A velocity function describes how the velocity of an object changes with time. In the context of motion along a straight line, the velocity function tells us the speed and direction at any given moment. For example, in our problem, the velocity function is given by \( v(t) = t^2 \), which indicates that the velocity changes as a square function of time. This means as time increases, the velocity increases quadratically.

• A positive velocity implies that the object is moving in the positive direction along the x-axis.
• If the velocity were negative, it would indicate motion in the opposite direction

Understanding the velocity function is crucial for determining how far an object travels over time, especially when you need to calculate the total distance or displacement.
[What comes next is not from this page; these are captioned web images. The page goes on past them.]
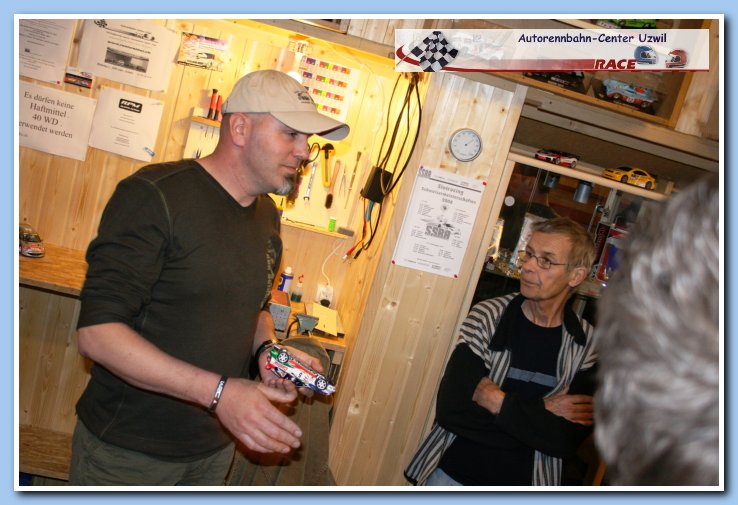Rallye_24_April (56)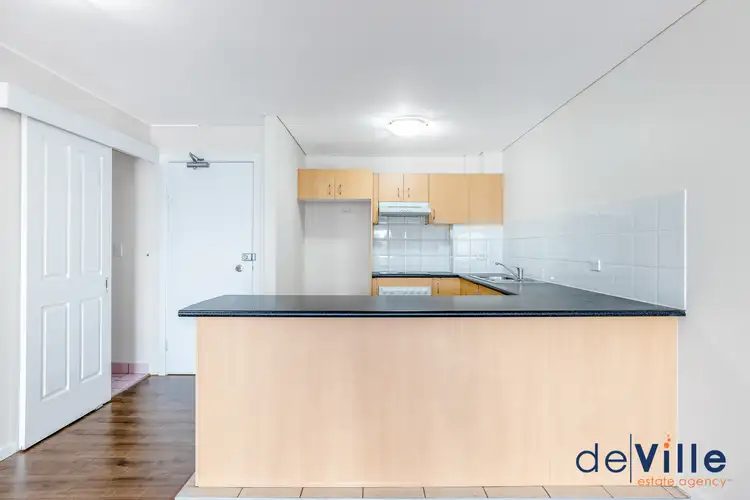 Third view of Homely unit listing, 89/29 Kildare Road, Blacktown NSW 2148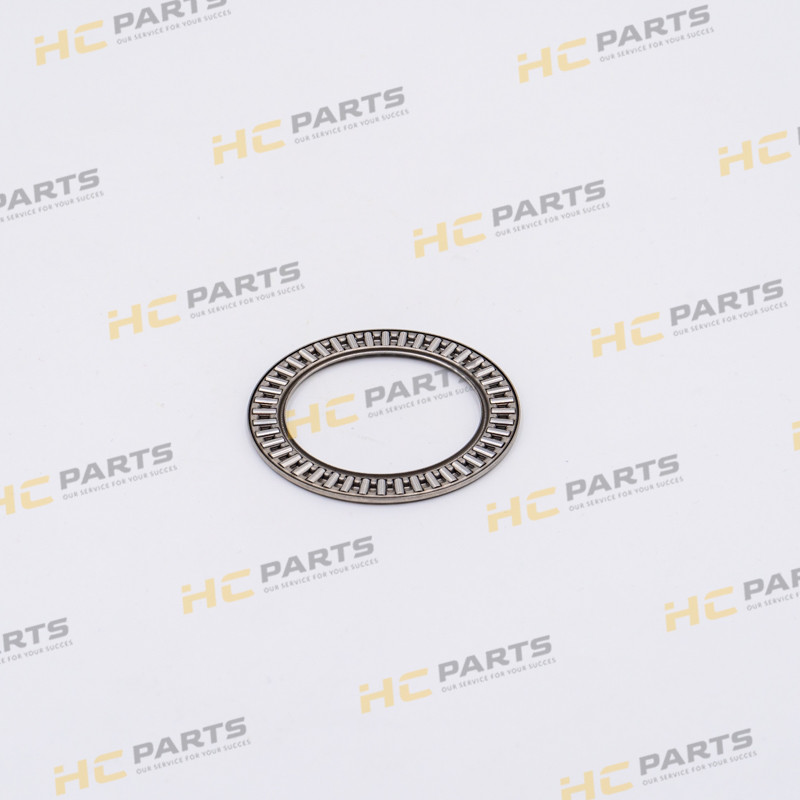 {_b0_} подшипник коробки передач-3CX 4CX OEM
The definite integral is a powerful tool in calculus that helps determine the accumulation of quantities, such as distance, area, or volume. It provides the total amount of change in a quantity, given its rate of change, over a specific interval. In this problem, the integral of the velocity function over time reveals the distance traveled. When we set up the integral \( \int_{3}^{5} t^2 \, dt \), we are effectively summing up all the small increments of distance over the interval from \( t=3 \) seconds to \( t=5 \) seconds. The process involves finding the antiderivative of the function \( t^2 \) and then evaluating it at the boundaries.

• Antiderivative: The antiderivative of \( t^2 \) is \( \frac{t^3}{3} + C \).
• Evaluation: Substitute the limits of integration into the antiderivative and compute the difference.

Through this process, we translate the velocity data into a meaningful measurement of distance traveled.

Distance traveled refers to the total path covered by an object, regardless of its direction or changes in direction. It is always a non-negative value. In problems involving a velocity function, integrating this function over a given time interval gives us the distance traveled. Calculating the definite integral of \( v(t) = t^2 \) from \( t=3 \) to \( t=5 \) provides:1. Step by step application of the Fundamental Theorem of Calculus.2. Finding \[\int_{3}^{5} t^2 \, dt = \left[ \frac{t^3}{3} \right]_{3}^{5} = \frac{125}{3} - 9 = \frac{98}{3} \approx 32.67 \text{ meters}\]

• This result tells us that over the interval from 3 to 5 seconds, the object has covered approximately 32.67 meters.
• It's important to note that this value represents the total distance traveled, rather than a net displacement from the starting point.

Understanding the distance traveled is key in many physics and engineering applications, where precise measurements ensure accuracy and efficiency.